Au détour d’une conversation, Paris.
“Salut mon grand, de quoi parle t-on en ce moment en France ? De l’identité nationale. Quand j’étais à l’étranger au 14 juillet j’ai toujours été émue d’entendre la Marseillaise. Va donc savoir pourquoi…”
Message de ma grand-mère, 4 décembre 2009
La sonnerie retentit et je dis “à demain” à mes élèves. Je regarde le tableau blanc : j’ai énormément écrit aujourd’hui. J’ai les mains couvertes de craie. Je commence à effacer toutes les écritures. Mes élèves rangent leurs affaires et rejoignent le flot de filles dans le couloir.
Je regarde derrière moi. Une de mes élèves est toujours là. Elle a découpé un article dans le journal.
“C’est pour vous, Sir.” Il s’agit d’une photo et d’un article en hindi qui raconte les festivités de la veille. On me devine à côté de Madame la proviseur en train de lancer mes cacahouètes dans le feu.

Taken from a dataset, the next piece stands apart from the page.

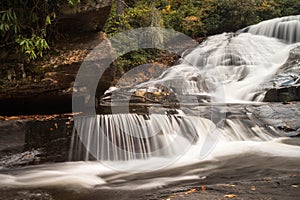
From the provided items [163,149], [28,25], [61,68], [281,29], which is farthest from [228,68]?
[28,25]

“- Est ce que je peux vous poser une question, Sir ?
– Oui, bien sûr.
– Est ce que votre famille vous manque ? Moi si je devais vivre sans ma famille, je serais très malheureuse.
– Et bien… comment dire… en France la majorité des gens ne vivent pas avec leurs parents. ” Ma famille me manque beaucoup en vrai.
“- Sir, ça ressemble à quoi Paris ?
– Paris est une grande ville très vieille. Les bâtiments historiques comme Notre Dame cotaient les bâtiments haussmanniens qui se ressemblent beaucoup autour des grands boulevards et il y a aussi quelques éléments d’architecture moderne…” Quelle description froide. Comment raconter à mon élève ce que j’ai pu vivre dans cette ville. Une de mes amies à Paris a récemment écrit : “Paris est ralenti, je crois qu’elle a un peu le cafard ces derniers temps. Le brouillard et le froid sont constants et y’a pas grand monde dans les rues…”. Je ne sais pas pourquoi je me vois allongé sur les pelouses devant Saint-Eustache en été, puis à la terrasse d’un café en train de boire du rosé. L’UGC Les Halles un jour d’avant-première. La queue de la bibliothèque de Beaubourg, un Vélib garé en bas de Trévise et les packs de panaché à monter au cinquième étage les jours où il fait très chaud. Puis le soir, lorsque le soleil se couche, monter sur le toit pour apercevoir le sacré coeur…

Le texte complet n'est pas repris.